**Task instructions**: Exactly the lines from the one with "Dukes General Lee Charger 1:16" through the end of the data below must be set down, and no pictures with them.

─── Excerpted records ───

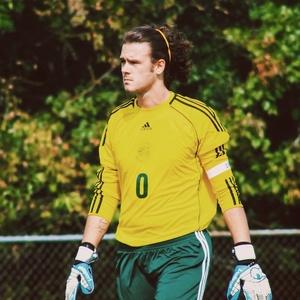 Alex Meny, Phillipsburg, NJ Soccer Coach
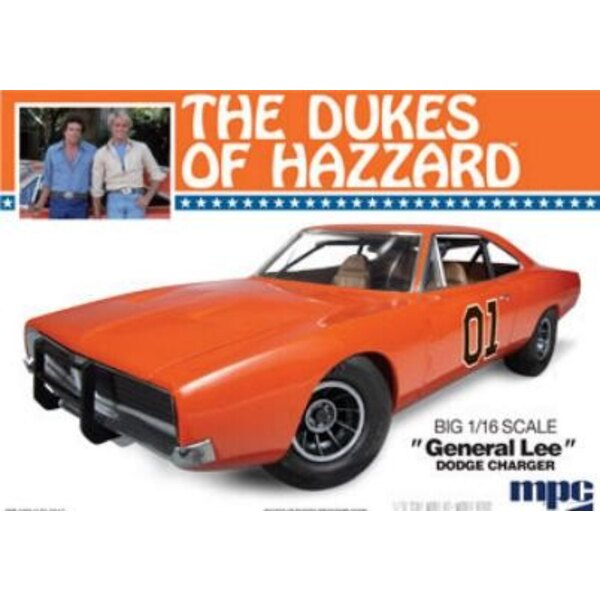 Dukes General Lee Charger 1:16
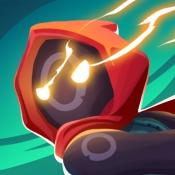 iPhone、iPadアプリ「Sword Man - Monster Hunter」のアイコン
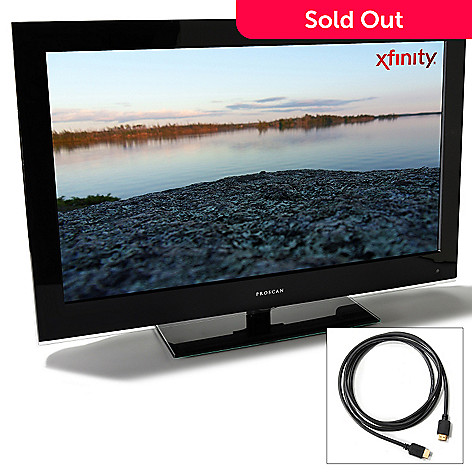 430-399 - Proscan 32'' 720p 60Hz LCD HDTV w/ Built-in DVD Player & 6' HDMI Cable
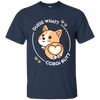 Colorful Black Presents For Collection Corgi T Shirt Guess What V1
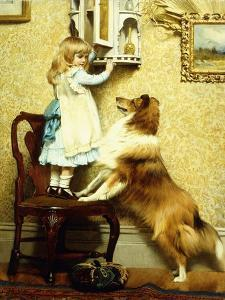 Little Girl and Her Sheltie, 1892 by Charles Burton Barber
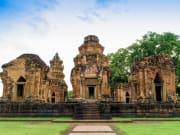 Thailand Prasat Sikhoraphum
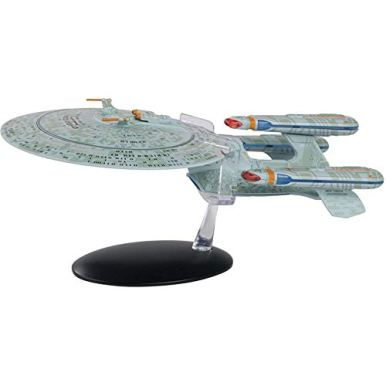Star-Trek-The-Official-Starships-Collection-Future-USS-Enterprise-NCC-1701-D-All-Good-Things-XL-Edition-by-Eaglemoss-Hero-Collector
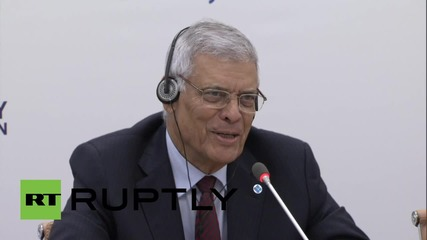 Russia: Global oil prices will stabilise with time -  OPEC chief, Novak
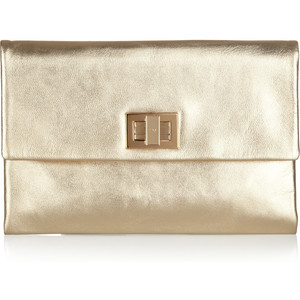 anya-hindmarch-valorie-metallic-clutch-profile.jpg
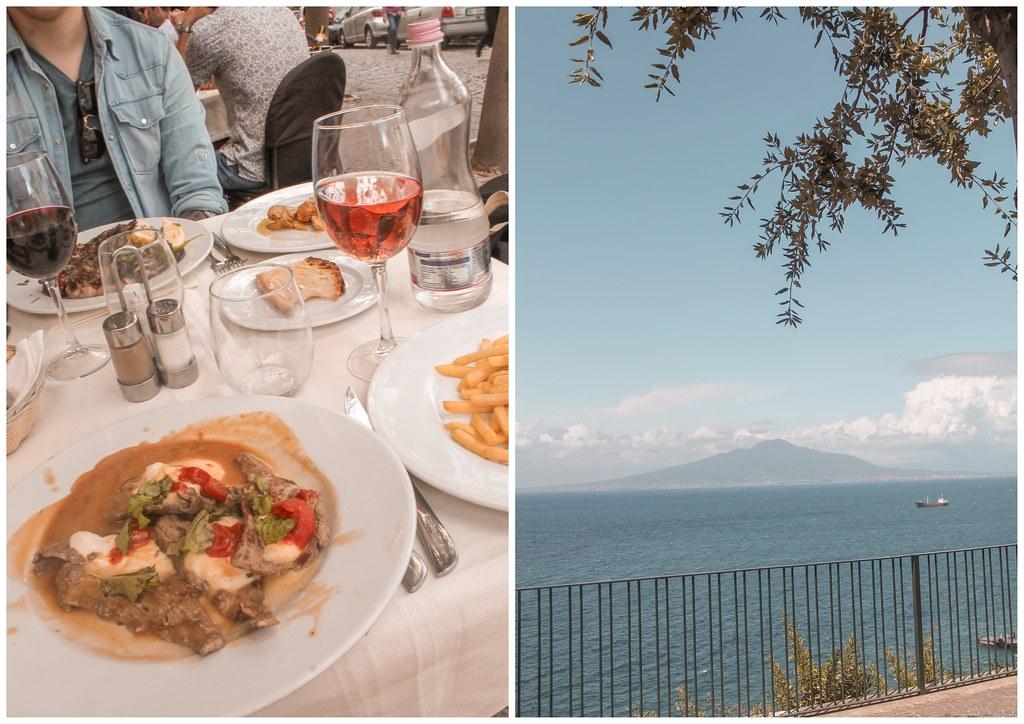 Italy travel diaries - Sorrento-005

───

**Completed exercise**:
 Dukes General Lee Charger 1:16
 iPhone、iPadアプリ「Sword Man - Monster Hunter」のアイコン
 430-399 - Proscan 32'' 720p 60Hz LCD HDTV w/ Built-in DVD Player & 6' HDMI Cable
 Colorful Black Presents For Collection Corgi T Shirt Guess What V1
 Little Girl and Her Sheltie, 1892 by Charles Burton Barber
 Thailand Prasat Sikhoraphum
Star-Trek-The-Official-Starships-Collection-Future-USS-Enterprise-NCC-1701-D-All-Good-Things-XL-Edition-by-Eaglemoss-Hero-Collector
 Russia: Global oil prices will stabilise with time -  OPEC chief, Novak
 anya-hindmarch-valorie-metallic-clutch-profile.jpg
 Italy travel diaries - Sorrento-005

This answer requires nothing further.